CES is mostly about new technology, some of which is revolutionizing with the potential to dramatically alter how we conduct our lives, while a lot is just generic gadgets and everything in between. But CES is also a forum for asking questions about technology – where is it going, how will it shape the future and what will the consequences be for human existence?

We are surrounded by technology day and night, give lots of data to our apparatuses and get lots of information in return, so it’s not inconsequential how this exchange takes place.

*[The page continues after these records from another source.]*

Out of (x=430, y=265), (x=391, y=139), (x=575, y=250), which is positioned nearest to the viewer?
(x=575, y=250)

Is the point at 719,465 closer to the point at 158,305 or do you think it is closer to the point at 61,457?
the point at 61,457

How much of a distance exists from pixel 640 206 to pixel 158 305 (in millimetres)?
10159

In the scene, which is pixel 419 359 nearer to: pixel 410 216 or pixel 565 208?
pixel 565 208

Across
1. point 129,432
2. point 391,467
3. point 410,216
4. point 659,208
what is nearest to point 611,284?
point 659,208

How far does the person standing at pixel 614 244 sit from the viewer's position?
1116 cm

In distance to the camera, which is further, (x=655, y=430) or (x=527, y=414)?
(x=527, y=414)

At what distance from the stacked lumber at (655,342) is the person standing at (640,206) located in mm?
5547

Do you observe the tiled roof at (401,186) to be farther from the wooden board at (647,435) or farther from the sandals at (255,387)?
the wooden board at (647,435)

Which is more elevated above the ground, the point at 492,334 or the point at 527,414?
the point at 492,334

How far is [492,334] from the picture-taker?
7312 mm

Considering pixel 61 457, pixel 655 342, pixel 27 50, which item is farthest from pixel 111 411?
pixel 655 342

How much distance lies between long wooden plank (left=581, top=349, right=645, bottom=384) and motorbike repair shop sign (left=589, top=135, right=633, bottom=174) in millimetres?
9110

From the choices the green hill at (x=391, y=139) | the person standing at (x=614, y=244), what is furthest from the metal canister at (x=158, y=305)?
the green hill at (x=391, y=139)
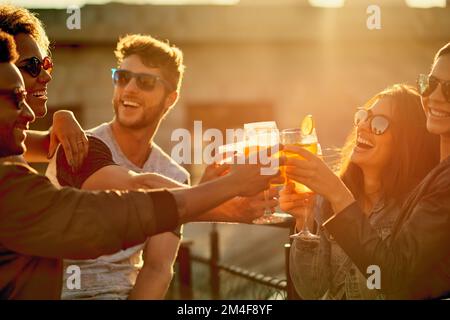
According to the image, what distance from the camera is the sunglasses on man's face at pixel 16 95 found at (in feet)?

We often think of technology as instruments that we control by the use of buttons. But in recent years, we’ve seen groundbreaking new applications that allow us to control and even interact as well as communicate with technology in new ways; just think of Apple’s Siri. Many have experienced walking past a person, who is presumably talking to herself, thinking that this person must be nuts. That is only until you realize that she is actually communicating with her smartphone.

Situations like this makes it relevant to ask questions about how we interact with technology – are we doing it in the smartest way, which kinds of interaction are most suited to which kinds of tasks, and what consequences can interaction with technology have for whole societies?

Those were just some of the questions that were raised at CNET’s Next Big Thing session at CES16 with the title “Is typing dead?”, where representatives from industry and researchers discussed the relation between man and machine.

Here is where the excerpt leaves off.